Work to be completed: The copy you produce must hold every record exactly, and none of the images.
START Records shown
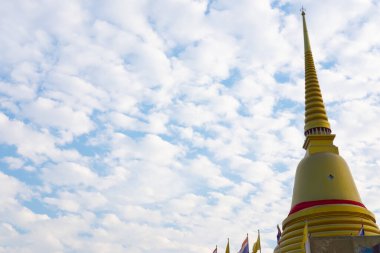 Mavi gökyüzü ve beyaz bulut arkaplanından görünen altın bir pagoda.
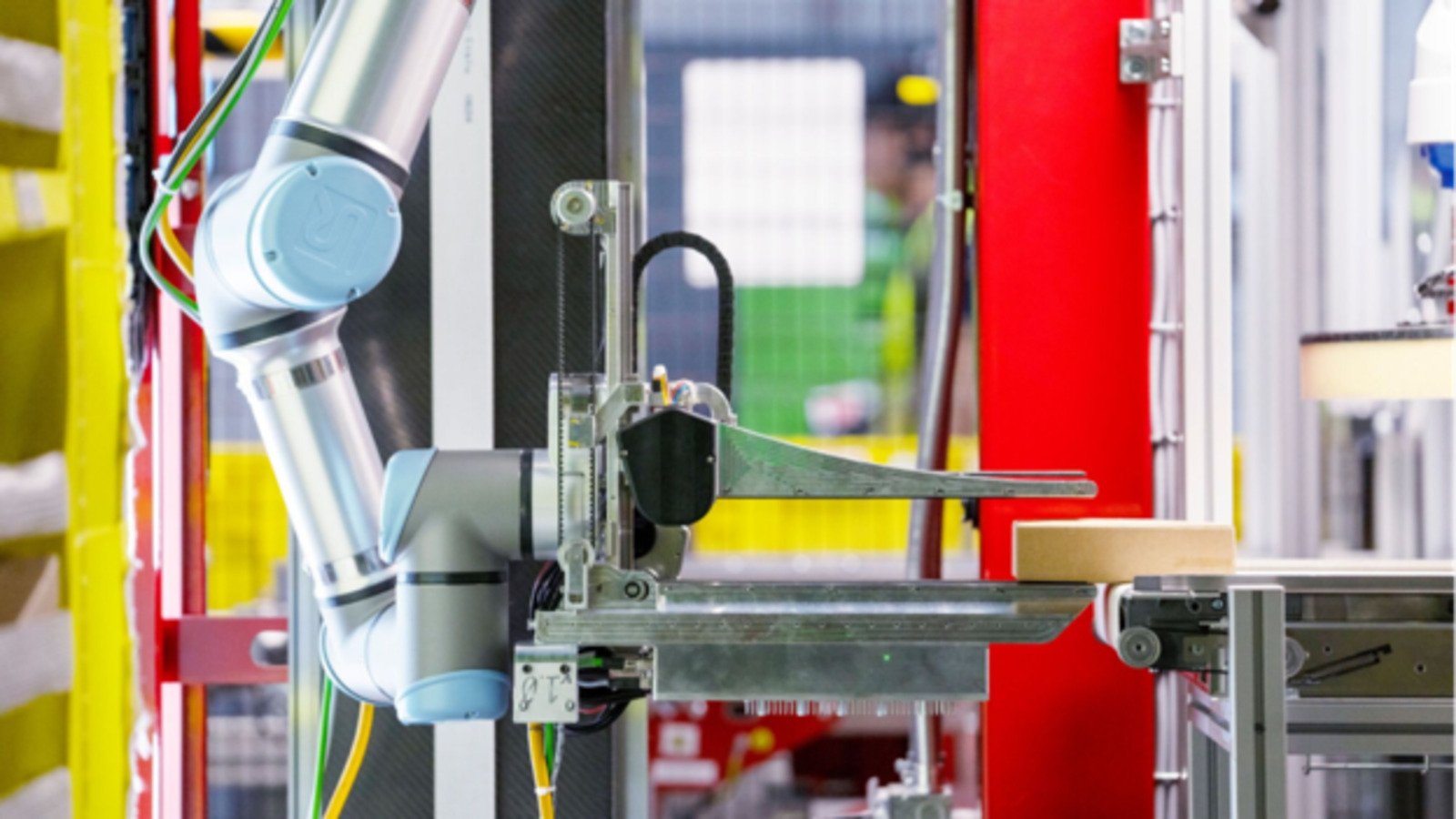 Un bras robotisé saisit un colis sur une ligne logistique. © Amazon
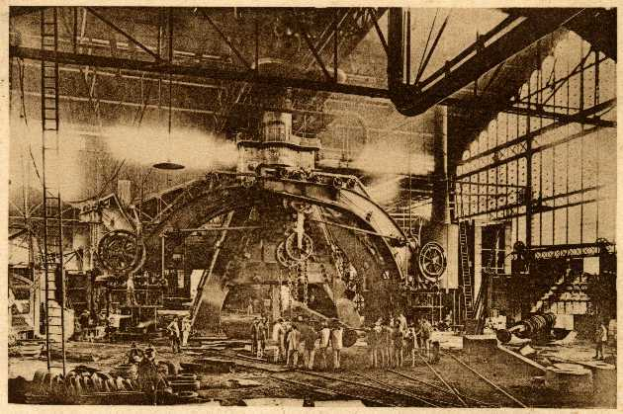 Ein Schwarz-Weiß-Foto einer Fabrikszene in der Cadillac Steel Works, bei der Arbeiter eine große Maschine bedienen, umgeben von Leitern und Stangen.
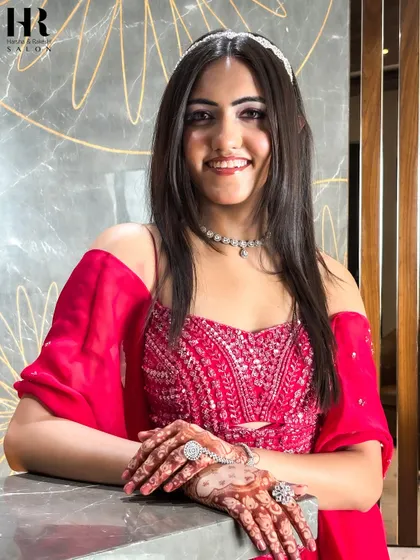 The complete look, showcasing the beautiful hair, makeup, and traditional henna. She is ready to turn heads at her event.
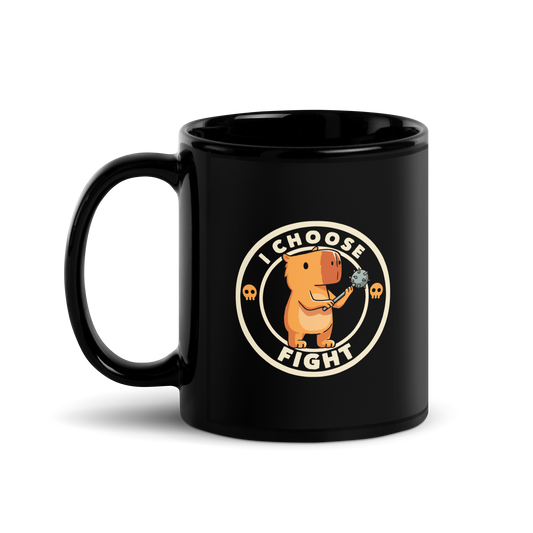 A cute, cartoon-style capybara stands upright holding a spiked mace with both hands. The image is framed by a circular border, inside of which the words 'I Choose Fight' are written in bold, playful letters. The design is accented with two small skull icons on either side, evoking a humorous take on combat readiness.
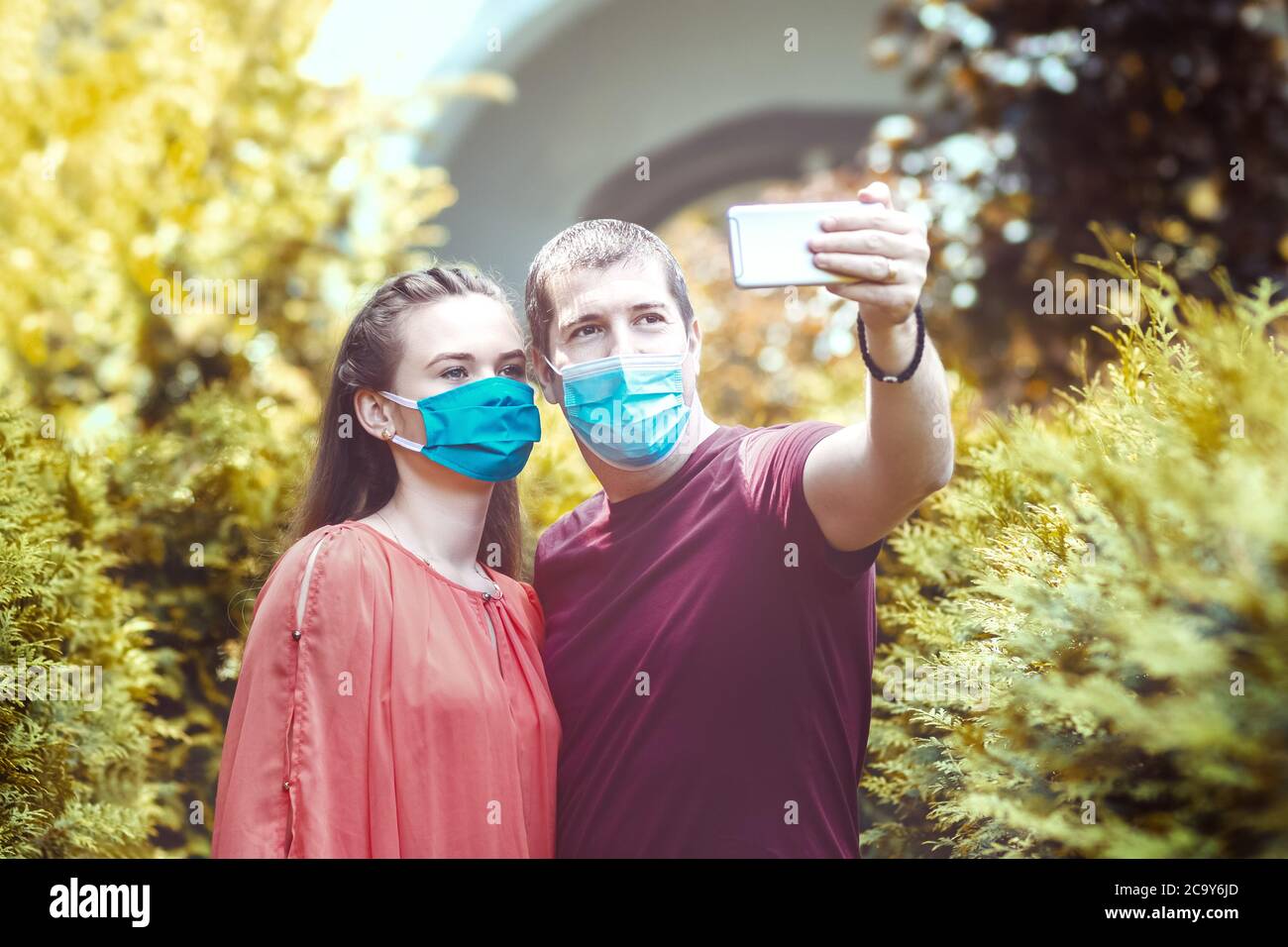 Young people with protective face masks taking selfie in city Stock Photo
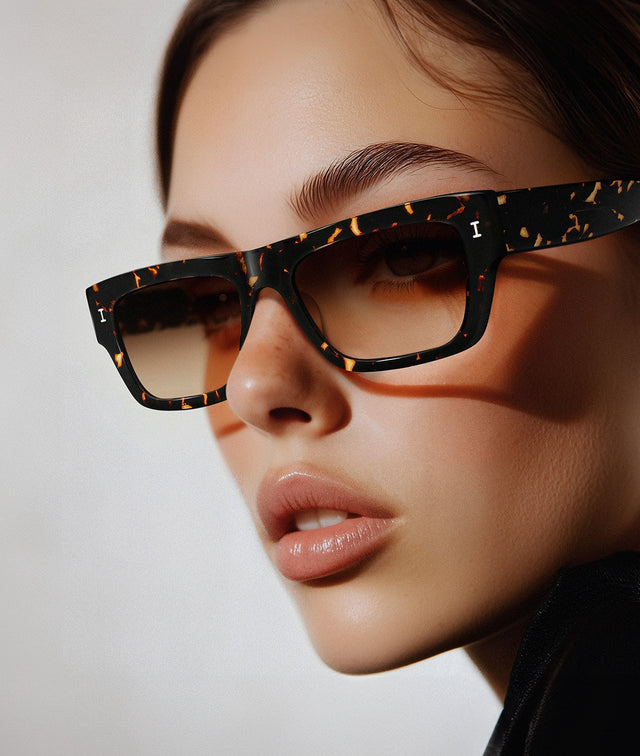 Model wearing Belluna Sunglasses in Flame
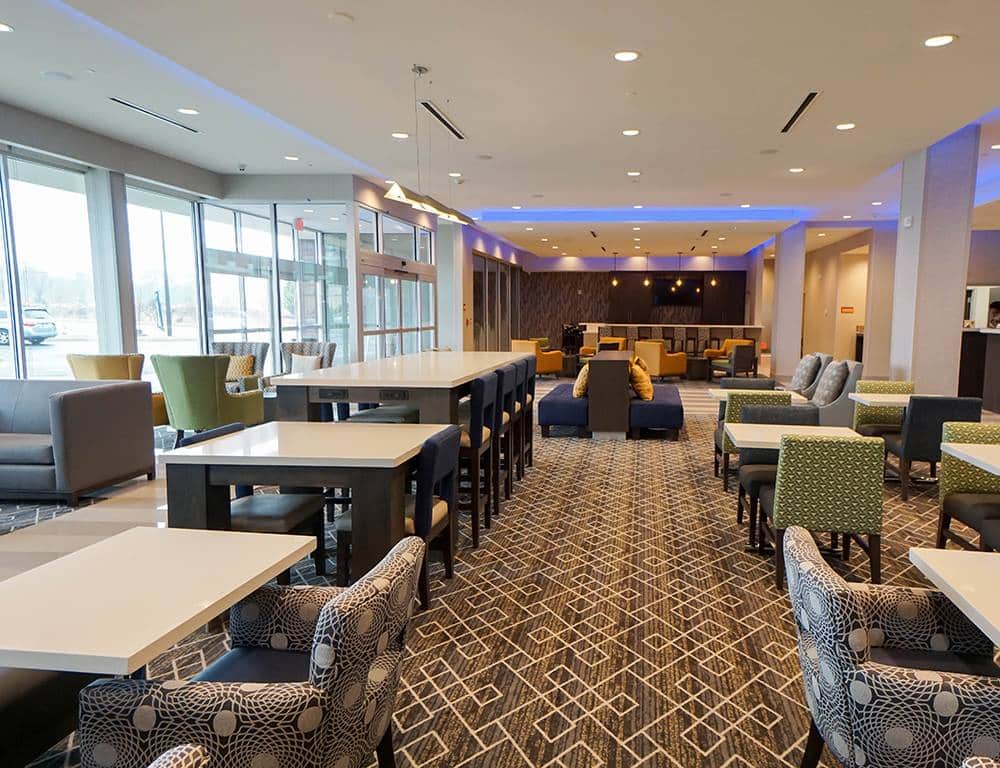 Modern hotel lobby with patterned carpet, various armchairs, sofas, and long tables. Large windows on the left bring in natural light, while ceiling lights and blue accents create a welcoming atmosphere.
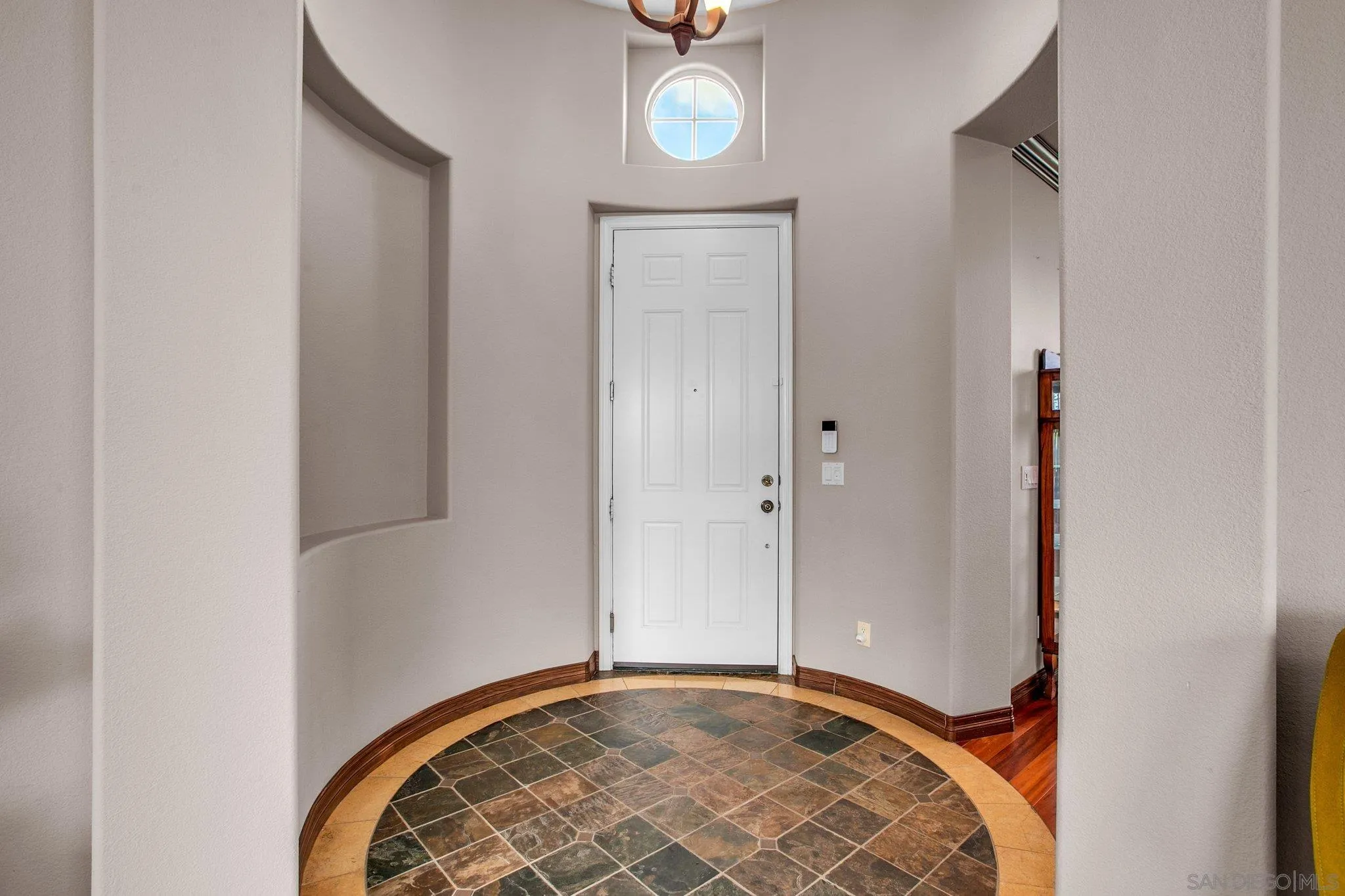 1104 Sagewood Drive Oceanside, CA 92056 - Photo 4 of 46 a view of an empty room with wooden floor and a window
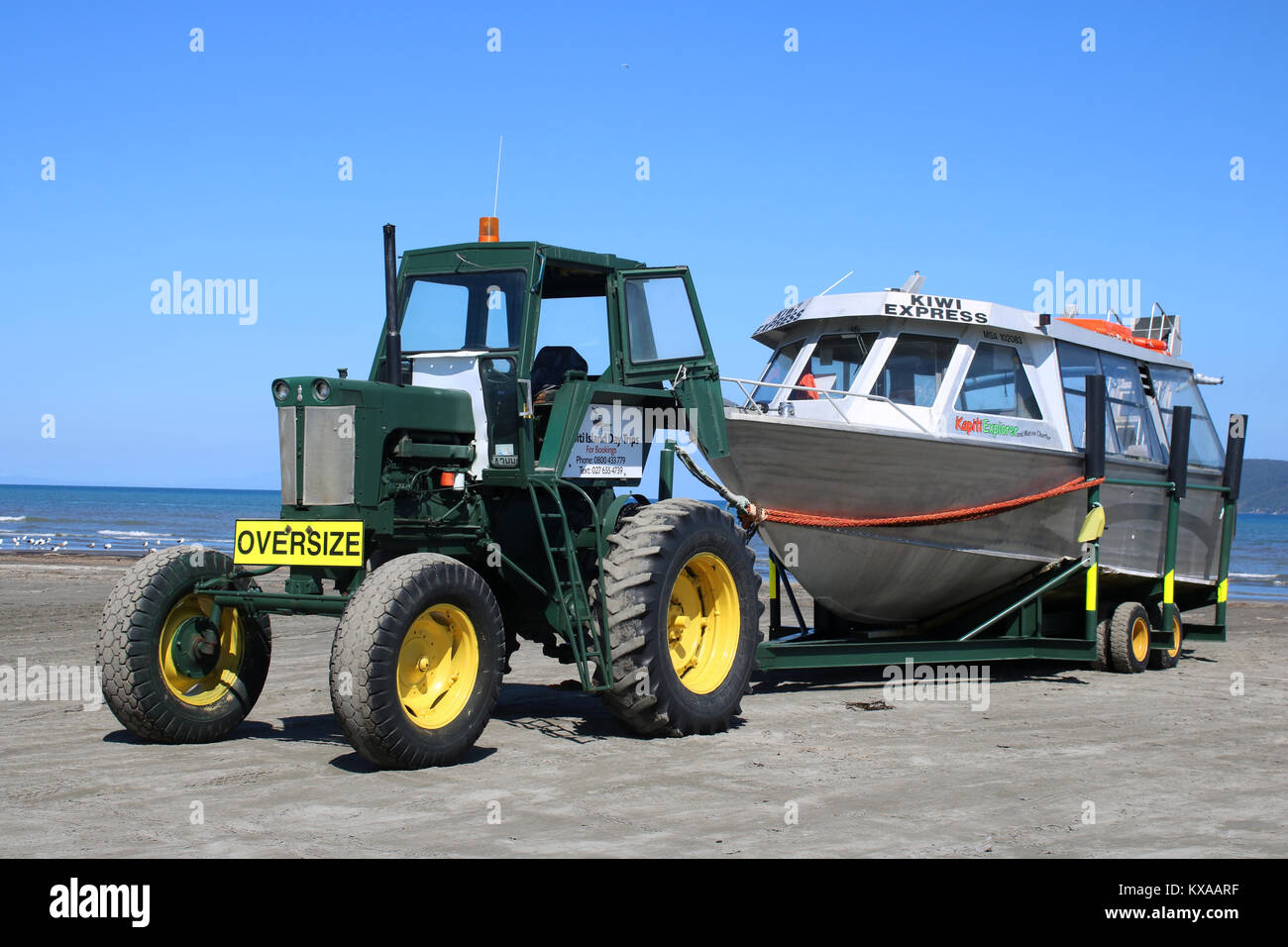 Il trattore e il noleggio barca sul rimorchio su Paraparaumu Beach, Isola del nord, Nuova Zelanda pronto a prendere i passeggeri di Kapiti Island su gite di un giorno. Foto Stock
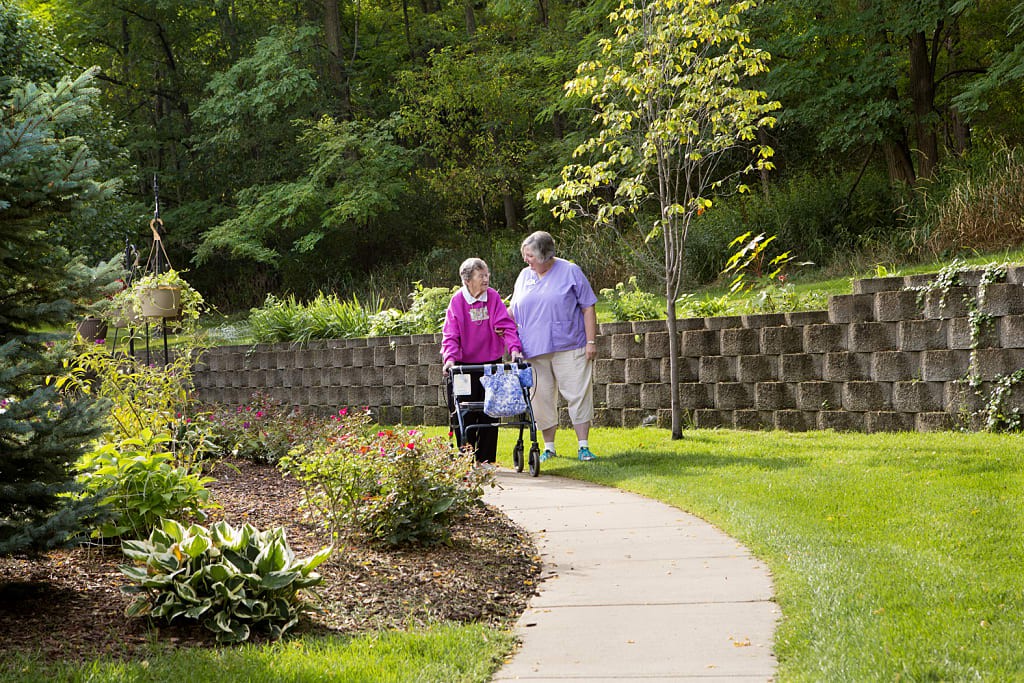 Two elderly individuals walking on a pathway surrounded by greenery.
END Records shown
Your solution:
 Mavi gökyüzü ve beyaz bulut arkaplanından görünen altın bir pagoda.
 Un bras robotisé saisit un colis sur une ligne logistique. © Amazon
 Ein Schwarz-Weiß-Foto einer Fabrikszene in der Cadillac Steel Works, bei der Arbeiter eine große Maschine bedienen, umgeben von Leitern und Stangen.
 The complete look, showcasing the beautiful hair, makeup, and traditional henna. She is ready to turn heads at her event.
 A cute, cartoon-style capybara stands upright holding a spiked mace with both hands. The image is framed by a circular border, inside of which the words 'I Choose Fight' are written in bold, playful letters. The design is accented with two small skull icons on either side, evoking a humorous take on combat readiness.
 Young people with protective face masks taking selfie in city Stock Photo
 Model wearing Belluna Sunglasses in Flame
 Modern hotel lobby with patterned carpet, various armchairs, sofas, and long tables. Large windows on the left bring in natural light, while ceiling lights and blue accents create a welcoming atmosphere.
 1104 Sagewood Drive Oceanside, CA 92056 - Photo 4 of 46 a view of an empty room with wooden floor and a window
 Il trattore e il noleggio barca sul rimorchio su Paraparaumu Beach, Isola del nord, Nuova Zelanda pronto a prendere i passeggeri di Kapiti Island su gite di un giorno. Foto Stock
 Two elderly individuals walking on a pathway surrounded by greenery.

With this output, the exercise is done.